▸ Data provided:
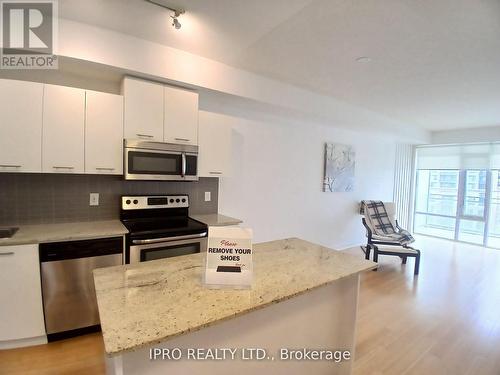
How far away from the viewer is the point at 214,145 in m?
2.83

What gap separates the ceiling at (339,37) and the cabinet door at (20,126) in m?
0.69

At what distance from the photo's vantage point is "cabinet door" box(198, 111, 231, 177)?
9.04 feet

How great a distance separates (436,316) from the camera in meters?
2.65

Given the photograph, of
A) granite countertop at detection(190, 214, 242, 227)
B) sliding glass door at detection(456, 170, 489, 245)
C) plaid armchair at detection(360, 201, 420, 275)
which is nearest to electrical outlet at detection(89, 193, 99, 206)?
granite countertop at detection(190, 214, 242, 227)

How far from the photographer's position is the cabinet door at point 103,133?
220 centimetres

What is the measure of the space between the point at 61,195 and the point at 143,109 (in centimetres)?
114

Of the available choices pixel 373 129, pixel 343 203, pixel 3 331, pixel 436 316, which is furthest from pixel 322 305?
pixel 373 129

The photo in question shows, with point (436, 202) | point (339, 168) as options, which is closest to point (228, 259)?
point (339, 168)

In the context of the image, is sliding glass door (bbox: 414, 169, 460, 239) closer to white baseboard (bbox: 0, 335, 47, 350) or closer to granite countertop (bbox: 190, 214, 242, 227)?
granite countertop (bbox: 190, 214, 242, 227)

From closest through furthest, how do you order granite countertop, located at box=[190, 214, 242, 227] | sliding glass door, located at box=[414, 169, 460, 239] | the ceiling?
the ceiling
granite countertop, located at box=[190, 214, 242, 227]
sliding glass door, located at box=[414, 169, 460, 239]
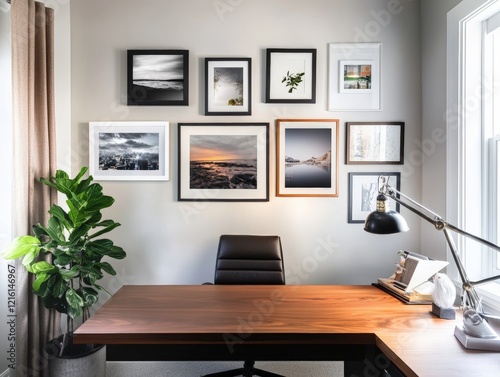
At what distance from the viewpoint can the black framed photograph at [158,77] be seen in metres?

▸ Problem description: Write out all of the entries above again word for word, but leave out the pictures.

▸ Task solution:
How far away from the viewer is the point at 214,145 in m?
2.83

What gap separates the ceiling at (339,37) and the cabinet door at (20,126) in m?
0.69

At what distance from the photo's vantage point is "cabinet door" box(198, 111, 231, 177)?
9.04 feet

How great a distance separates (436,316) from the camera in meters?
2.65

Given the photograph, of
A) granite countertop at detection(190, 214, 242, 227)
B) sliding glass door at detection(456, 170, 489, 245)
C) plaid armchair at detection(360, 201, 420, 275)
which is nearest to electrical outlet at detection(89, 193, 99, 206)?
granite countertop at detection(190, 214, 242, 227)

How far from the photographer's position is the cabinet door at point 103,133?
220 centimetres

What is the measure of the space between the point at 61,195 and the point at 143,109 (in centimetres)?
114

Of the available choices pixel 373 129, pixel 343 203, pixel 3 331, pixel 436 316, which is furthest from pixel 322 305?
pixel 373 129

The photo in question shows, with point (436, 202) | point (339, 168) as options, which is closest to point (228, 259)?
point (339, 168)

In the context of the image, is sliding glass door (bbox: 414, 169, 460, 239) closer to white baseboard (bbox: 0, 335, 47, 350) or closer to granite countertop (bbox: 190, 214, 242, 227)?
granite countertop (bbox: 190, 214, 242, 227)

From closest through furthest, how do you order granite countertop, located at box=[190, 214, 242, 227] | sliding glass door, located at box=[414, 169, 460, 239] | the ceiling?
the ceiling
granite countertop, located at box=[190, 214, 242, 227]
sliding glass door, located at box=[414, 169, 460, 239]
At what distance from the viewpoint can the black framed photograph at [158,77] be seen in metres?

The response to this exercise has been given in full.